For why do we need to know each voter's preference when a representative, random sample should give us a very good idea of what people want? In a populous country like ours, even the voters in a municipal election will yield a sample size that's large enough to give a truthful picture of the population's preferences.

It may be argued that the voters do not usually constitute a representative sample. For instance, poor people are more likely to vote. So the richer classes would be underrepresented.

However, it can just as easily be argued that those who stay away have reasons for doing so. If an electorate (those who can vote) is 1% rich and 99% poor, does it really matter if its electors (those who do vote) are 0.75% rich and 99.25% poor? Is it unreasonable for the rich to believe that their concerns won't count in the elected body? Or that they will have to use something other than votes to make themselves heard?

In fact, it is the insistence on making every vote count that keeps many away from politics. Let me explain. Let's say the poor decide to vote en block for a certain candidate (and agenda). They vastly outnumber the rich. So some lazy poor decide to stay at home believing, rightly, that their absence will make no difference, more so because the rich will be underrepresented.

The rich, on the other hand, know that for their votes to count, they must turn out in full force. They are, to begin with, marginal. Now, let's say Rich Guy A says, "What is the probability that my neighbour will vote? 15%. That's slim. And the chances of my other neighbour's voting? Well, 20%. That's bad. I wanted to vote, and I know it's my duty, but thanks to the callousness of my class, my vote won't count. So, why should I waste my time? Let me watch a movie instead."

His neighbours have more or less the same thoughts and stay away, not just from the polling booth but also from the entire election process. In short, they are doubly damned: first, for being a minority; second, for thinking cynically.

Of course, you cannot have election an electorate formally divided by class, religion, caste, and the rest. That would divide our already fragmented society even more, and we'd forever be at each other's throats. So, we better not insist on representative sampling. But we can insist on random sampling, hoping, again very reasonably, that the sample that yields will be representative as well.

This may, who knows, bring the added benefit of improving overall interest in politics among the previously 'doubly damned', who should get rid of their cynical reasoning (for staying away) once they don't have to bother about 100% turnouts any more.

Let's look at the problem of getting elected by a minority.

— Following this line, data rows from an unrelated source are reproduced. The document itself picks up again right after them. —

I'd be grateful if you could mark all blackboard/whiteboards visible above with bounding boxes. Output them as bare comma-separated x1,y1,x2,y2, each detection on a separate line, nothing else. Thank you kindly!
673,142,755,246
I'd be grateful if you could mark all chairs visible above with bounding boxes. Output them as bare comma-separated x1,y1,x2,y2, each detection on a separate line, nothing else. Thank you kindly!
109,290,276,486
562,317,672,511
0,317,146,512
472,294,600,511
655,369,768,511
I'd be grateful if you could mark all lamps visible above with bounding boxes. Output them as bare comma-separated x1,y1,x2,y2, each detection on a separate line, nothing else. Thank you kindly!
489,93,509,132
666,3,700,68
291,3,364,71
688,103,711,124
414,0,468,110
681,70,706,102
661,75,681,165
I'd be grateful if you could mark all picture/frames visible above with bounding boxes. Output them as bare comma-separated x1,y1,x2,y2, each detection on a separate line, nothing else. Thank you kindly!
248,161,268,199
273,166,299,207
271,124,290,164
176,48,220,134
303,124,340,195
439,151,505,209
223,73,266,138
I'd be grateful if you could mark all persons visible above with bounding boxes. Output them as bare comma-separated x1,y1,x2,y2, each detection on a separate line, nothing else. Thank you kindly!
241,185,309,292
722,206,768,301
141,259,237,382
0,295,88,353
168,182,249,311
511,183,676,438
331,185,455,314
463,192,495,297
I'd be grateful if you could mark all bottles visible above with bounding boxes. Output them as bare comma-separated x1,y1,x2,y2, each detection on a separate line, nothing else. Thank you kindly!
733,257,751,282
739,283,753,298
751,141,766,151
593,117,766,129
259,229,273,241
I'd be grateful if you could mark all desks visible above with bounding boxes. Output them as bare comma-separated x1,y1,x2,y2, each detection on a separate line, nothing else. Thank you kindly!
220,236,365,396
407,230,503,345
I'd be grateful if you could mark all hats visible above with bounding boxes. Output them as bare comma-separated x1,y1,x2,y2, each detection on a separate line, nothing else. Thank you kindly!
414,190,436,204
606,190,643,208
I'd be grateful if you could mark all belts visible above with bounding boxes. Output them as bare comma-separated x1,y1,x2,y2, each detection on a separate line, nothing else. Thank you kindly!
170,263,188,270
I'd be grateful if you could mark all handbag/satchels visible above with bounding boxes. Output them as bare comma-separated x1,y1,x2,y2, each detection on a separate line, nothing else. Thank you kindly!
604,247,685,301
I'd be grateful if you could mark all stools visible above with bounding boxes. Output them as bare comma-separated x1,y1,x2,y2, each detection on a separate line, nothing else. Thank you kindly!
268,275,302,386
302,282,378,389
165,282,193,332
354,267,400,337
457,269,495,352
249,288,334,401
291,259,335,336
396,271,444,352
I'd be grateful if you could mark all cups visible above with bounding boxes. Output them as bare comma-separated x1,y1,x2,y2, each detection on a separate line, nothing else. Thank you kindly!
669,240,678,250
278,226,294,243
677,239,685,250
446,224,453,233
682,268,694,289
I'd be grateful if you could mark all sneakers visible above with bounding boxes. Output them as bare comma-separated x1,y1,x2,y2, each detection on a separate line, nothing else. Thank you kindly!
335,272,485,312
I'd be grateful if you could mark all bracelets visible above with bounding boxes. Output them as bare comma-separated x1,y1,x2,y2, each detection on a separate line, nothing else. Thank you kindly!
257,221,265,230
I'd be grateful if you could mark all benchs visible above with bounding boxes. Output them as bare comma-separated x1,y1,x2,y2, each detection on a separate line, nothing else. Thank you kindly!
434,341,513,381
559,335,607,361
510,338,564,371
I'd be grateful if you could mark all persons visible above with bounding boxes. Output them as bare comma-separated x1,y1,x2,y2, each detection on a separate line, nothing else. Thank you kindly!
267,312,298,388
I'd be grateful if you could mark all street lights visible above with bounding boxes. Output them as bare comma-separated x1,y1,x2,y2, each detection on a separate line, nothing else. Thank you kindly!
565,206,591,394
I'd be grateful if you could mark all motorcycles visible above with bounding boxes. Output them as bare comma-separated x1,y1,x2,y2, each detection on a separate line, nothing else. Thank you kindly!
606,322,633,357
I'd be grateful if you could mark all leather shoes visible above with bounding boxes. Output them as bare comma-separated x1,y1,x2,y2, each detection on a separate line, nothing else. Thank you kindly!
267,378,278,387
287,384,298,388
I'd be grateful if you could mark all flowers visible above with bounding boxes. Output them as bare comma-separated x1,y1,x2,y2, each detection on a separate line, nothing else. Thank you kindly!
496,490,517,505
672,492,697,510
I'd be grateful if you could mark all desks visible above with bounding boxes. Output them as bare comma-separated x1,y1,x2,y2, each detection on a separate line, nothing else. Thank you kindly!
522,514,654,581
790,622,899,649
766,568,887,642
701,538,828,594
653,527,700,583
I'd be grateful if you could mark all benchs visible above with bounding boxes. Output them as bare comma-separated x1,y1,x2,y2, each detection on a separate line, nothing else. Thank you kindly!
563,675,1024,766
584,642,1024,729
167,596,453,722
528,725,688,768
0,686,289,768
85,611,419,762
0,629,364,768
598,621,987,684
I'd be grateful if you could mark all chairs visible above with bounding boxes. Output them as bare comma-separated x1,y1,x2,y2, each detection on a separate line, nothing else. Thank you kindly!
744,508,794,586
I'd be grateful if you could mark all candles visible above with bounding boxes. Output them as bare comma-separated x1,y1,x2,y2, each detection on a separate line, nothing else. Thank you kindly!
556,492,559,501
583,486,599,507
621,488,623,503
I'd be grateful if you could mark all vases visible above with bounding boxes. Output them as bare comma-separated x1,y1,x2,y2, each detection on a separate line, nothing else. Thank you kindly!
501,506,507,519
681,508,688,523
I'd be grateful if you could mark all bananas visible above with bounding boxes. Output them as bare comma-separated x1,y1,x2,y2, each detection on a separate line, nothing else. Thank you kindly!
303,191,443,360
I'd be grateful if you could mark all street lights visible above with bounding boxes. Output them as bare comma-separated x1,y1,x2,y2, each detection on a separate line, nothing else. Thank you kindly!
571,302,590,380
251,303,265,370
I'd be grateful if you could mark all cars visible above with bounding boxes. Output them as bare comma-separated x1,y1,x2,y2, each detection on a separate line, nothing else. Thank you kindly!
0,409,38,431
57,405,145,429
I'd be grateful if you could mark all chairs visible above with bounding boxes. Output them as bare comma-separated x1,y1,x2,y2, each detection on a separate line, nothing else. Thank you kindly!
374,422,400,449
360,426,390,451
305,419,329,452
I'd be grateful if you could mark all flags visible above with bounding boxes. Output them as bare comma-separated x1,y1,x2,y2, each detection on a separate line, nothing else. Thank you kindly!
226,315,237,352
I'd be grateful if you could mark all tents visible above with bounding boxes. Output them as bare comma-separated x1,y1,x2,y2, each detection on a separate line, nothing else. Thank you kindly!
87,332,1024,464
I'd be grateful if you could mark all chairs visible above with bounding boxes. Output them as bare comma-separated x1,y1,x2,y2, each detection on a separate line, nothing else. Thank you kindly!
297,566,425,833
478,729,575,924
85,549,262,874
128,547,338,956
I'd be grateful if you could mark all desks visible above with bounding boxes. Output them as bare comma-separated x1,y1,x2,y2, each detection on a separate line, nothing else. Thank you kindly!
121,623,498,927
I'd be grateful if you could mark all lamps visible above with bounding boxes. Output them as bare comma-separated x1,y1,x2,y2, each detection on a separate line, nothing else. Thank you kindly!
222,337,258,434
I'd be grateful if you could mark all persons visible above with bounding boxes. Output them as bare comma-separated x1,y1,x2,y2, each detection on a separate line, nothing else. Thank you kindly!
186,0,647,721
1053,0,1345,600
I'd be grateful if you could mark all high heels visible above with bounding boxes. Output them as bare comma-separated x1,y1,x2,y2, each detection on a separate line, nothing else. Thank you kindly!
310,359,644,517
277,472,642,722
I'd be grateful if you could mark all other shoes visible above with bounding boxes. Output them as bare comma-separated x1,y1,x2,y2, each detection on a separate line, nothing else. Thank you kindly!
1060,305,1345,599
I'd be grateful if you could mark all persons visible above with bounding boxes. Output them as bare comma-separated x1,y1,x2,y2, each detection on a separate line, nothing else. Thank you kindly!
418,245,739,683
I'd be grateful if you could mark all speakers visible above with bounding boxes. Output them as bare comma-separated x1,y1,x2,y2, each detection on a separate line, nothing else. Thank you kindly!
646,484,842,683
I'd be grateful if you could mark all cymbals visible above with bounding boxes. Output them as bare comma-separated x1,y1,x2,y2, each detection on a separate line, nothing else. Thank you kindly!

This is slightly complex. But let's take an imaginary situation where there are 5 candidates; 3 get 20% each; 1 gets 19% and the winner gets through with 21%. Only about 1 in 5 voted for him; 4 in 5 didn't want him. Bad? Yes, if you want a simplistic answer. However, if you take a step back, it hardly looks horrible.

The split of the vote says that while none of the candidates was very good, none were very bad either ('good' and 'bad' merely being measures of ability to align oneself with the electorates' preferences). So, how does it matter to the voters who won!

Perhaps no important legislation was to be decided in parliament. So the choice of legislator became a popularity contest. While who proves most likable matters to the contestants, it makes little difference to the public.

Perhaps the legislation was important, but debating it wasn't. For example, let's say a bill proposes, "No person can be executed without proper trial." It's critical, but scarcely debatable.

Or take a verdict that goes thus: Winner-31%, runner up-30%, spoilers-29%. Wouldn't we like voters to have indicated their second and third preferences in such cases? Such methods are actually followed in quite a few elections. But it may be quite unnecessary.

Because the moot question for the voters is not Who won? Instead, it's What happened because he won?

If you got through by the narrowest of margins, and wanted to improve your (or at least your party's) chances next time around, what would you do (Only a mad electorate will elect someone who doesn't want to be re-elected)? Would you become very biased? Not unless you can indulge in some large scale ethical cleansing. If you can't, you'll look after everyone's interests. In either case - can or cannot commit mass murder – your getting a minority vote is, by itself, no major tragedy. (If the winner can commit mass murder, elections and elected bodies have long ceased to make any difference.)

The complacency about winners with a minority of the votes becomes more justifiable these days because many of our governments are post-election alliances. The very fact that politicians can get into bed after blooding each other's noses in public shows that they were fighting for power (which concerns them) and not principles (which concerns us).

Actually, in a democracy with a diverse population, it's high turnouts and overwhelming majorities that we should be worried about.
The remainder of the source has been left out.